Je n’avais que 20 ans lorsque j’ai été condamné pour un cambriolage, coups et blessures volontaires ayant entraîné la mort sans intention de la donner.
Je suis entré en prison en décembre voilà maintenant douze ans. Il y a dix ans je me suis évadé avec l’aide d’un copain détenu en me cachant dans un camion poubelle.
Je me suis fait arrêter une nouvelle fois pendant ma cavale, à la frontière Belge.
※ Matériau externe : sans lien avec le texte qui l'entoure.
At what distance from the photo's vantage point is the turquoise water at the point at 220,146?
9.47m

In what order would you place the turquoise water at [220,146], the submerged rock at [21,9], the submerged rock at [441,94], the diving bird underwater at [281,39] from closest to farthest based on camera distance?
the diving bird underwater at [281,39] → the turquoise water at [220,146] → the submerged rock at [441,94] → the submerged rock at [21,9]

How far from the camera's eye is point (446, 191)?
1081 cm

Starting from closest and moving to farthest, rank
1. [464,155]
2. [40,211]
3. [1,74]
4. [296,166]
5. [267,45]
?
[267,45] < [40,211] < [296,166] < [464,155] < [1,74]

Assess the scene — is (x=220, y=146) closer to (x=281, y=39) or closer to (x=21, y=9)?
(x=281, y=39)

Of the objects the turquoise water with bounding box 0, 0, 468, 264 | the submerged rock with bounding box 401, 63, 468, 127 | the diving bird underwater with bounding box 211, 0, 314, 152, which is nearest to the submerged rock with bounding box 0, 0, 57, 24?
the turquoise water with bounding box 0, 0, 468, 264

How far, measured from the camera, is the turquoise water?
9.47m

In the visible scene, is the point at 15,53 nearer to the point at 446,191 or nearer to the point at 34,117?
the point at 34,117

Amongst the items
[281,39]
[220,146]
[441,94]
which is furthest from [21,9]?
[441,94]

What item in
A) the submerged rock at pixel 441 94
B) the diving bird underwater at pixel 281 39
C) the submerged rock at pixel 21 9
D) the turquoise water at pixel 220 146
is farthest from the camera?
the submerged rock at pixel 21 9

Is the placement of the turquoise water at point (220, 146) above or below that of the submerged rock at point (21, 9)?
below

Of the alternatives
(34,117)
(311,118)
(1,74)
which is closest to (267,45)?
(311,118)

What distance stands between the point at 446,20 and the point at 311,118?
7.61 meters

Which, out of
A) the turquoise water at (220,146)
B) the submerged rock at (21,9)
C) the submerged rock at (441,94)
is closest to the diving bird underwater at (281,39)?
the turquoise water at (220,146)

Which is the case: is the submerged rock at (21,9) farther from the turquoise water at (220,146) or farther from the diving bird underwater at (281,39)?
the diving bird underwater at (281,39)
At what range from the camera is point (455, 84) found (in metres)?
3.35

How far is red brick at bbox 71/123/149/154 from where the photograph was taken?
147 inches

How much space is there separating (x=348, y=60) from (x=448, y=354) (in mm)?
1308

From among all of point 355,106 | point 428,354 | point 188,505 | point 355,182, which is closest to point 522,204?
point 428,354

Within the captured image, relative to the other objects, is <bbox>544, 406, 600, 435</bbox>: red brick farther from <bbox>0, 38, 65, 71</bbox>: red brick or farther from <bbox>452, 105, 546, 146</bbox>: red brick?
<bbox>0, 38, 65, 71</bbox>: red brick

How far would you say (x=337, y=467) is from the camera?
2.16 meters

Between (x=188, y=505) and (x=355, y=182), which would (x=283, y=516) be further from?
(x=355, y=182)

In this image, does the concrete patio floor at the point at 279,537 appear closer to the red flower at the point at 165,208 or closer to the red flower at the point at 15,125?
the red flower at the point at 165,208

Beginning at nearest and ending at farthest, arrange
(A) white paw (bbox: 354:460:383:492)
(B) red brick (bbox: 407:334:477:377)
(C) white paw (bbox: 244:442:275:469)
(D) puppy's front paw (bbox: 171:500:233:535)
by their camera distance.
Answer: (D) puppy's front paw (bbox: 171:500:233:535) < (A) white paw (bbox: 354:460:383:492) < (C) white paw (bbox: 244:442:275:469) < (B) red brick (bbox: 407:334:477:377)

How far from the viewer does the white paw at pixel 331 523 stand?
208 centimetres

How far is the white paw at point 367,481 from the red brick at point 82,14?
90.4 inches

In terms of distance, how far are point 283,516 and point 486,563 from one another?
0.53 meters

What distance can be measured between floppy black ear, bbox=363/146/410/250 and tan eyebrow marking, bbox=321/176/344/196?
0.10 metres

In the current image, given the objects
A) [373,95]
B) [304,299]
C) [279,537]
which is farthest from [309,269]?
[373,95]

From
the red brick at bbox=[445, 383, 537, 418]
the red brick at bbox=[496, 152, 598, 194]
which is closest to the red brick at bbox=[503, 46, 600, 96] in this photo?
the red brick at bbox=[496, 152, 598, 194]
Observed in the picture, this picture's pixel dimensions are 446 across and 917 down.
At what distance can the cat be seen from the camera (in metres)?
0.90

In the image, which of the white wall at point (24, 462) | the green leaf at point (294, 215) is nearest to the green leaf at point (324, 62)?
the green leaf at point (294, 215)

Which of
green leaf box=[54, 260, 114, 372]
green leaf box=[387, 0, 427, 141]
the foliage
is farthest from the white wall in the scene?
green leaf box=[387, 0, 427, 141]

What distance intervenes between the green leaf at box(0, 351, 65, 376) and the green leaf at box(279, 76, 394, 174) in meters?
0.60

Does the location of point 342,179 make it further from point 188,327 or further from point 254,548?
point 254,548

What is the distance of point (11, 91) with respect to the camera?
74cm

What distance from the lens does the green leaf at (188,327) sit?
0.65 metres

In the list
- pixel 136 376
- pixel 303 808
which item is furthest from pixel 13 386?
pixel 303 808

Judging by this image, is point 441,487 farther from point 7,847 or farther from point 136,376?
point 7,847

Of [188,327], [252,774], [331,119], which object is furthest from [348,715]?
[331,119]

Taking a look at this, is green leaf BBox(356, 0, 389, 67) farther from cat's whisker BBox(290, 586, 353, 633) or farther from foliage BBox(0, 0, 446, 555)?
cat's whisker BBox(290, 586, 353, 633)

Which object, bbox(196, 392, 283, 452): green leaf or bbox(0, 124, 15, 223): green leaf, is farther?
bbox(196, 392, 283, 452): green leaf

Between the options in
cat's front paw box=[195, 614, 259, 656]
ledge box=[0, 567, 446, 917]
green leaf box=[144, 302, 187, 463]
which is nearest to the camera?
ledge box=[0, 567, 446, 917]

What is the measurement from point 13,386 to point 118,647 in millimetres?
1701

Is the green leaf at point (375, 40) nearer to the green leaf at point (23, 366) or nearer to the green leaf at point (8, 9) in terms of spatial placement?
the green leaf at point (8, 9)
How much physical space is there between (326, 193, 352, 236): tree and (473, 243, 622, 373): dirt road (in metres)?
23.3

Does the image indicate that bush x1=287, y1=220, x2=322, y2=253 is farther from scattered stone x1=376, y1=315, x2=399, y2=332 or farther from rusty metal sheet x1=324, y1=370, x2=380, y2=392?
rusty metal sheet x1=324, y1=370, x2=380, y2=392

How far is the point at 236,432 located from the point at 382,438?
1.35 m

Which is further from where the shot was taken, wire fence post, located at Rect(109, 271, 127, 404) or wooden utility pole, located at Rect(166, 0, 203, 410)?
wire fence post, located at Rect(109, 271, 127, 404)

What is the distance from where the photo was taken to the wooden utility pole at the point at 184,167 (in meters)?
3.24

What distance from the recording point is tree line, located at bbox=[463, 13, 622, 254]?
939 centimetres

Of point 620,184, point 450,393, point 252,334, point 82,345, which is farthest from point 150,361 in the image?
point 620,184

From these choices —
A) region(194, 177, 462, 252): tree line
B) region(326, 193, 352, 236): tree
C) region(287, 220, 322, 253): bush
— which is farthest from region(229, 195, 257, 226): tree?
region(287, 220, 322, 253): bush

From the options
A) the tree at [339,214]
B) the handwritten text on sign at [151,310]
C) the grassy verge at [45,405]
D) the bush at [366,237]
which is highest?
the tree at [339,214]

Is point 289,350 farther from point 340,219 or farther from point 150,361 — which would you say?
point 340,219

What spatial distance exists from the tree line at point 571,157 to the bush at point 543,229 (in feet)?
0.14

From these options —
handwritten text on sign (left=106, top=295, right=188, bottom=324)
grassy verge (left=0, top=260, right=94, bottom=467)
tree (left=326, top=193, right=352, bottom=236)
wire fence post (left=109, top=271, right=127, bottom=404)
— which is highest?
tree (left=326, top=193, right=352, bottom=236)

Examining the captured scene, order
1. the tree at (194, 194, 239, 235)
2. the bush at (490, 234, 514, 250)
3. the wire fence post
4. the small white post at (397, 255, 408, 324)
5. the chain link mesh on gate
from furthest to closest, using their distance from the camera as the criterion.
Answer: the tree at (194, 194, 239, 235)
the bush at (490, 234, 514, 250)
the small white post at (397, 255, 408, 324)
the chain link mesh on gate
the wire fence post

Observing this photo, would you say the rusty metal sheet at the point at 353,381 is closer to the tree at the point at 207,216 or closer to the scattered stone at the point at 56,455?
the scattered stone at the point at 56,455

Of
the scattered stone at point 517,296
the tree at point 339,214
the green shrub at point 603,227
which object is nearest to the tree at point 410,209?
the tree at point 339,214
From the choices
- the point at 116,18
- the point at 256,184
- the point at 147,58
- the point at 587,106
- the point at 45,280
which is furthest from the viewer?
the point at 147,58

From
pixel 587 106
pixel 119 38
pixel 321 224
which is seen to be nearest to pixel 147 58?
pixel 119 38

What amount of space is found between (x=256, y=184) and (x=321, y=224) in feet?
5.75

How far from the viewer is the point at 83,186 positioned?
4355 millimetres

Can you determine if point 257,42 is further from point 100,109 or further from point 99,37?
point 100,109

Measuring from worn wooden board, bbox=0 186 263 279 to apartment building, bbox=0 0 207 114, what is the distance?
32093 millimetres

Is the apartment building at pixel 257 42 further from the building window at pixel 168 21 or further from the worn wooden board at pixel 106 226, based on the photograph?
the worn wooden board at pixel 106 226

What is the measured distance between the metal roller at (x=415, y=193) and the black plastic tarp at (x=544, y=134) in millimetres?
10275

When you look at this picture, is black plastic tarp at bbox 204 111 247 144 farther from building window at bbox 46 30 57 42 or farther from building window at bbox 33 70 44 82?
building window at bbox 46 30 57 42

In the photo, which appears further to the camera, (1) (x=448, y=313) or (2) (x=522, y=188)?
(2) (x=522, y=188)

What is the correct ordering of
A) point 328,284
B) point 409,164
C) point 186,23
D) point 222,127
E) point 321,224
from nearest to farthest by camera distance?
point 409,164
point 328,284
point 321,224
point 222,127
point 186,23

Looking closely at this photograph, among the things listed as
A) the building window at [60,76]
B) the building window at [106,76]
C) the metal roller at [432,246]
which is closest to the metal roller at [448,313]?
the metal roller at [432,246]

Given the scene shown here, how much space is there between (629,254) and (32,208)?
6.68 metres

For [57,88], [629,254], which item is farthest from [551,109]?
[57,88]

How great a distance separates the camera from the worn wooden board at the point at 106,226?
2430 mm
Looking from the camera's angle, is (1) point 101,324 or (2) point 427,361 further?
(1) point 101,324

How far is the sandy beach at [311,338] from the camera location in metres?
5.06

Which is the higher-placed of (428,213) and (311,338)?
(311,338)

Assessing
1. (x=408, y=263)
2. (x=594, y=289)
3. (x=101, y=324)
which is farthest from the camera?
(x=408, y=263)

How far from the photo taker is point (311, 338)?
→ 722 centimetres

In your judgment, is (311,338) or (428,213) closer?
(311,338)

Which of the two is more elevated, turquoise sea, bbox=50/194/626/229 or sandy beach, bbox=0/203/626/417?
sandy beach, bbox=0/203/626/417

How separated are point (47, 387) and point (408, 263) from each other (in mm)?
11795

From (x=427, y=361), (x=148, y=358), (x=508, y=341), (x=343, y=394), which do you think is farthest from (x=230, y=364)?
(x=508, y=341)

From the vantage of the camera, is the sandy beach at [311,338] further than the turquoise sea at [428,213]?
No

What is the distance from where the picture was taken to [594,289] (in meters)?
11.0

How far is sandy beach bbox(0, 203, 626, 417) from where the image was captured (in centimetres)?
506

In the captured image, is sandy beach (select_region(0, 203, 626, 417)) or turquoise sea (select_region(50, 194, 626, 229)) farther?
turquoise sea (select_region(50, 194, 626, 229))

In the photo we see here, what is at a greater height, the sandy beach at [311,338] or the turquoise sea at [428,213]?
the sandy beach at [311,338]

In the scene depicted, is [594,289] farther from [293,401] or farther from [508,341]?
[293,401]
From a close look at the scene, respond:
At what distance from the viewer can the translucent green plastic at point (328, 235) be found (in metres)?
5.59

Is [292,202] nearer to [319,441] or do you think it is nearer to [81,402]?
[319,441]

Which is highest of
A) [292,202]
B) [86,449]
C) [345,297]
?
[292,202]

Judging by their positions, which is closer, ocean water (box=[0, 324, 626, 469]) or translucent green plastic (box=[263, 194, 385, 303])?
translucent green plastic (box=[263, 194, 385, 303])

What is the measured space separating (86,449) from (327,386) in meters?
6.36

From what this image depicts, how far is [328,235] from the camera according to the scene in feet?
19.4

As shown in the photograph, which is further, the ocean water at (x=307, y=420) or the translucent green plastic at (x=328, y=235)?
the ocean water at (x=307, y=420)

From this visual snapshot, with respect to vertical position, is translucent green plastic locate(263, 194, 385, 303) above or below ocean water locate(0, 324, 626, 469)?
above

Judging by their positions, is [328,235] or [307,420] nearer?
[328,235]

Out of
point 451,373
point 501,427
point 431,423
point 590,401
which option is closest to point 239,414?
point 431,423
J’ai pris perpétuité et j’ai été emprisonné cette fois, en isolement.
La première année de ma détention a été la plus terrible, j’ai manqué de beaucoup de choses.
J’ai surtout pris conscience de mes erreurs et regretté le mal que j’avais fait à mes proches et aux parents de la victime.
Ma mère m’avait envoyé pour Noël, un colis avec des friandises et des oranges, oui des oranges, je ne sais pas si elle voulait faire de l’humour ou me rappeler ce qu’elle me disait souvent : « Si tu continues tes bêtises cela finira mal et j’irai t’apporter des oranges en prison »
Ma mère est morte du syndrome du cœur brisé quelques mois après.
Je n’ai plus personne.
Je ne sais pas pourquoi, des oranges de Noël offertes par maman, j’en avais gardé une, que j’avais posée sur l’armoire en métal, celle qui me sert de rangement et qui se trouve juste à côté de mon lit placé en dessous de la lucarne grillagée qui laisse entrer le soleil seulement pendant quelques minutes durant mes trop longues journées.
Souvent, lorsque je suis allongé sur ma paillasse, je la regarde et mon esprit s’envole.
Elle me rappelle les jours heureux de mon enfance.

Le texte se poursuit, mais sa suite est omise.